Argentina Quietly Starts Making Friends With Energy Companies

Buenos Aires just got its first snow in 30 years, in what is almost certainly its first real, snow-on-the-ground snowstorm since 1918. In the US, energy usage rises in the summer, when everybody starts switching on their air conditioners. In the Argentine, however, it's the other way around: energy usage rises in the winter, when people start heating their poorly-insulated homes using subsidized energy. With the current cold snap sending energy demand skyrocketing, the government of president Nestor Kirchner has been forced to ration energy supply to businesses, hurting the fast-growing economy.

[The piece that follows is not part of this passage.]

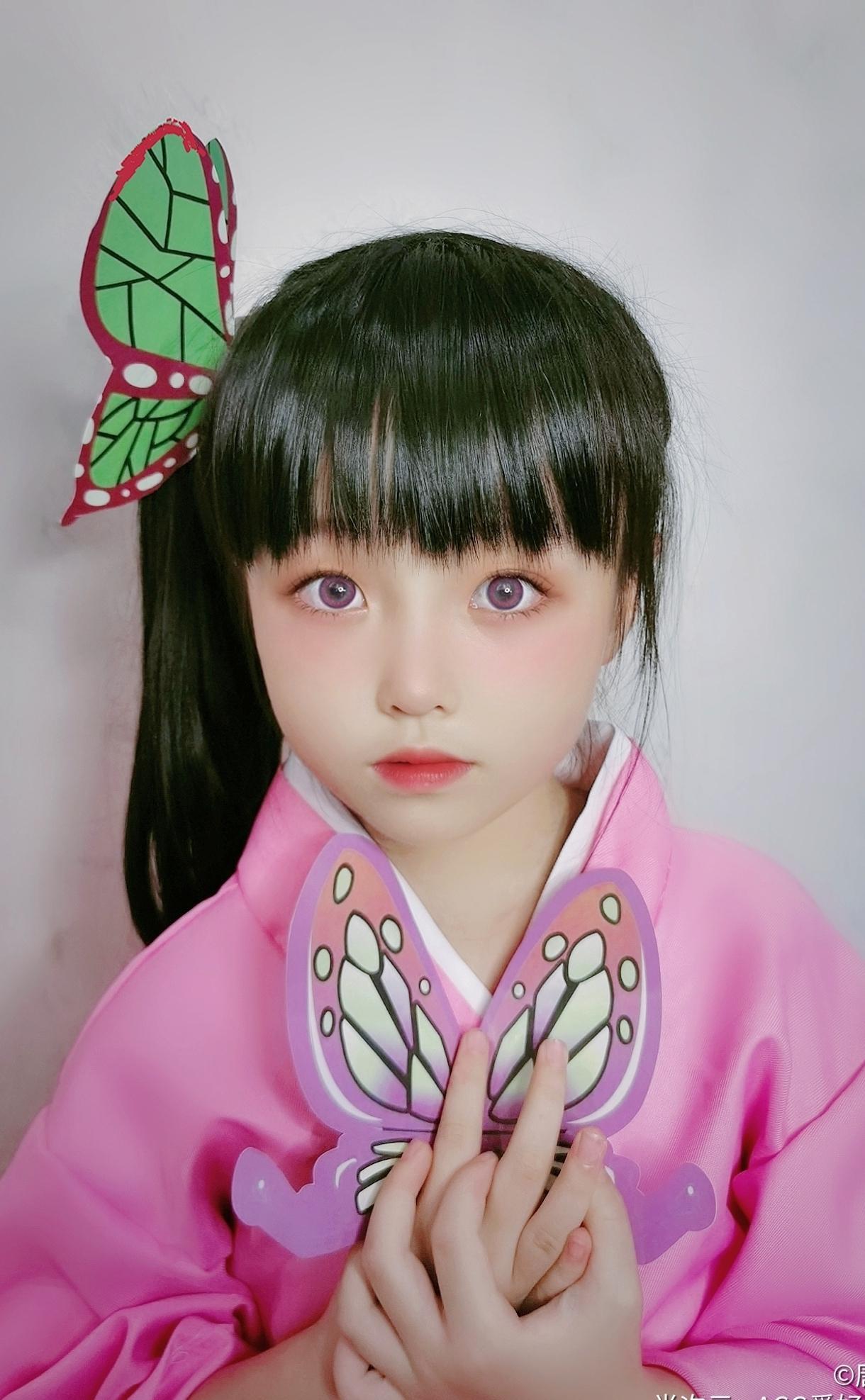 《鬼灭之刃》栗花落香奈乎cosplay【CN:猪小糖】-第6张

The bigger picture is that Argentina's energy companies have had no interest whatsoever in beefing up the country's energy infrastructure since Argentina's default and devaluation at the end of 2001. When that happened, Argentina unilaterally started paying its energy companies – most of which were foreign-owned – in pesos rather than dollars. (Up until 2001, the peso was pegged, one-to-one, against the dollar, and the distinction didn't matter nearly as much.) The foreign investors in Argentina's energy sector lost hundreds of millions of dollars, and saw no prospect of making any more money down the road. So they ceased investing, and, for good measure, took Argentina to the World Bank's international court for the settlement of investment disputes, Icsid.

Kirchner knows that energy rations are unsustainable, so he needs to make nice with the energy companies against whom he has been railing for years. At the same time, he doesn't want to lose any political face. So what's he doing? Euromoney's Jason Mitchell has at least some of the answer (behind a subscription firewall here):

Argentina has settled more than half of the 36 cases that multinational companies have filed against it at the International Centre for the Settlement of Investment Disputes...
At least 17 of the cases before Icsid have now been settled or suspended, as a result of direct out-of-court bilateral negotiations with the companies. The Argentine government managed to get the claims withdrawn in exchange for concession extensions, tariff increases, subsidies and tax exemptions.

Everyone wins. The energy companies get the tariff increases they've long been demanding, Argentina gets the energy it needs, and Kirchner gets to keep the whole thing quiet: the Icsid settlements have received almost no press. What's more, if his wife Cristina Kirchner, who is running for president in October's presidential election, is asked about any of this, she can always start backtracking on her husband's policies during the election campaign. Meanwhile Nestor is now a lame duck with nothing to lose. It's all very clever indeed.